The model uses the method described in Perceptual Losses for Real-Time Style Transfer and Super-Resolution along with Instance Normalization.
git clone https://github.com/yakhyo/fast-neural-style-transfer.git
cd fast-neural-style-transfer
Create a new environment
conda create --name style_transfer python=3.10
conda activate style_transfer
Install dependencies
pip install -r requirements.txt
Note: ONNX model weights are provided inside weights
folder. To download PyTorch model weights please check
Release
.
Style transfer model deployed using Flask, please see deploy
folder for further.
Model trained using MSCOCO 2017 Training dataset.
Dataset folder structure
train2017-|
|-images-|0001.jpg
|0002.jpg
|xxxx.jpg
Training script
python train.py --dataset path/to/dataset(e.g dataset/train2017) --style-image path/to/style/image --save-model
path/to/save/model --epochs 5
Usage of train.py
usage: train.py [-h] --dataset DATASET [--style-image STYLE_IMAGE] [--epochs EPOCHS] [--batch-size BATCH_SIZE] [--image-size IMAGE_SIZE] [--style-size STYLE_SIZE] --save-model SAVE_MODEL [--content-weight CONTENT_WEIGHT]
[--style-weight STYLE_WEIGHT] [--lr LR] [--log-interval LOG_INTERVAL]
Training parser for fast-neural-style
optional arguments:
-h, --help show this help message and exit
--dataset DATASET path to training dataset
--style-image STYLE_IMAGE
path to style-image
--epochs EPOCHS number of training epochs
--batch-size BATCH_SIZE
batch size for training
--image-size IMAGE_SIZE
size of training images
--style-size STYLE_SIZE
size of style-image, default is the original size of style image
--save-model SAVE_MODEL
folder to save model weights
--content-weight CONTENT_WEIGHT
weight for content-loss
--style-weight STYLE_WEIGHT
weight for style-loss
--lr LR learning rate
--log-interval LOG_INTERVAL
number of images after which the training loss is logged
Usage of stylize.py
usage: stylize.py [-h] --content-image CONTENT_IMAGE [--content-scale CONTENT_SCALE] --output-image OUTPUT_IMAGE --model MODEL [--export-onnx EXPORT_ONNX]

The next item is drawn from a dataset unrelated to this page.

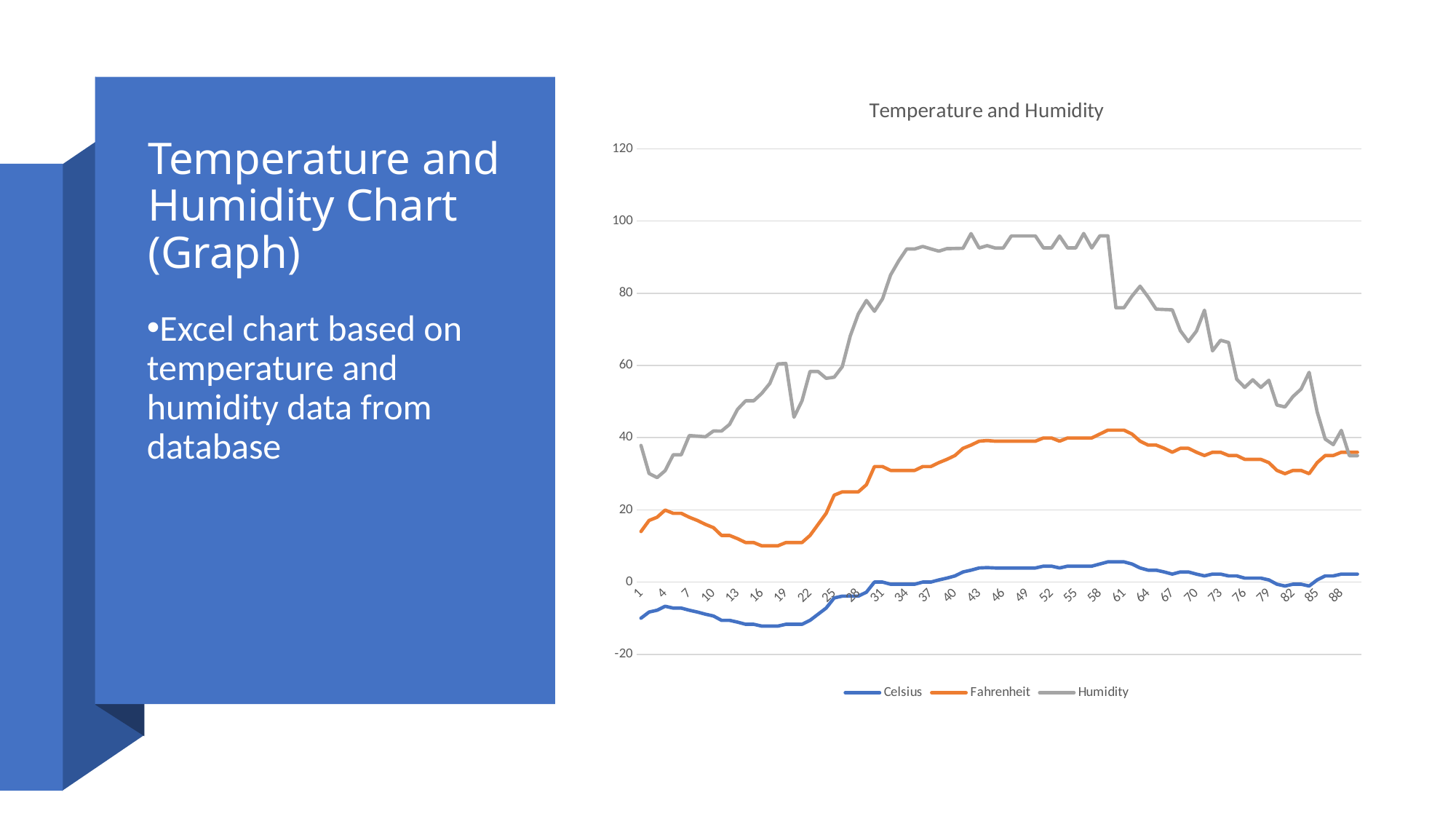
What is the title of the chart? Temperature and Humidity At x = 43, which is larger, the Humidity value or the Fahrenheit value? Humidity Which series reaches the highest value on the chart? Humidity Is the Fahrenheit value at x = 16 greater or less than 20? less Which series has the lowest values on the chart? Celsius Is the Celsius value at x = 1 greater or less than 0? less How many series does the legend list? 3 Which series is drawn in orange? Fahrenheit Does the Humidity series rise or fall between x = 61 and x = 88? fall What kind of chart is shown on the slide? line chart Is the Humidity value at x = 4 greater or less than 40? less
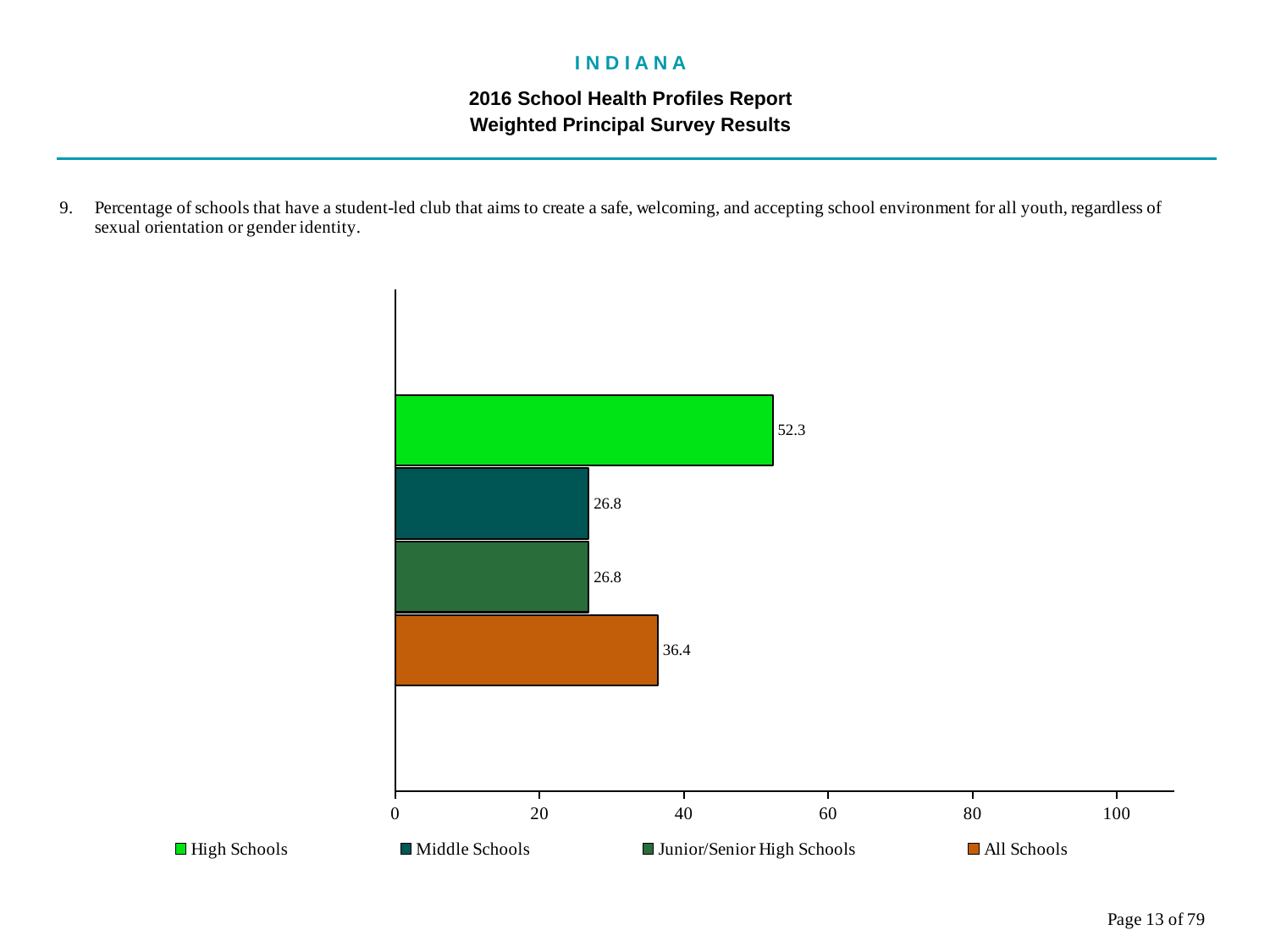
Which is larger, the value for High Schools or the value for All Schools? High Schools What is the value for All Schools? 36.4 What is the value for High Schools? 52.3 Is the value for Junior/Senior High Schools greater or less than 40? less What is the value for Middle Schools? 26.8 What is the difference between the values for High Schools and All Schools? 15.9 How many bars are plotted in the chart? 4 What is the difference between the values for All Schools and Middle Schools? 9.6 Which school type has the highest value? High Schools How many entries does the legend list? 4 Is the value for High Schools greater or less than 40? greater What kind of chart is shown on the slide? bar chart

Training parser for fast-neural-style
optional arguments:
-h, --help show this help message and exit
--dataset DATASET path to training dataset
--style-image STYLE_IMAGE
path to style-image
--epochs EPOCHS number of training epochs
--batch-size BATCH_SIZE
batch size for training
--image-size IMAGE_SIZE
--content-scale CONTENT_SCALE
factor for scaling down the content image
--output-image OUTPUT_IMAGE
path for saving the output image
--model MODEL saved model to be used for stylizing the image
--export-onnx EXPORT_ONNX
export ONNX model to a given file
Export PyTorch model to ONNX format
python stylize.py --model path/to/pytorch/model --content-image path/to/image --export-onnx path/to/save/onnx/model
Inference using PyTorch model
python stylize.py --model path/to/pytorch/model --content-image path/to/image --output-image path/to/save/result/image
Inference using ONNX model
python stylize.py --model path/to/onnx/model --content-image path/to/image --output-image path/to/save/result/image
Model deployment using Flask
cd deploy
python app.py
Usage of app.py
usage: app.py [-h] [--port PORT] [--model MODEL]
Deployment Arguments
optional arguments:
-h, --help show this help message and exit
--port PORT Port number to run the server on
--model MODEL Model name 'candy', 'mosaic', 'rain-princess', 'udnie'
If you find any issues within this code, feel free to create PR or issue.
The project is licensed under the MIT license.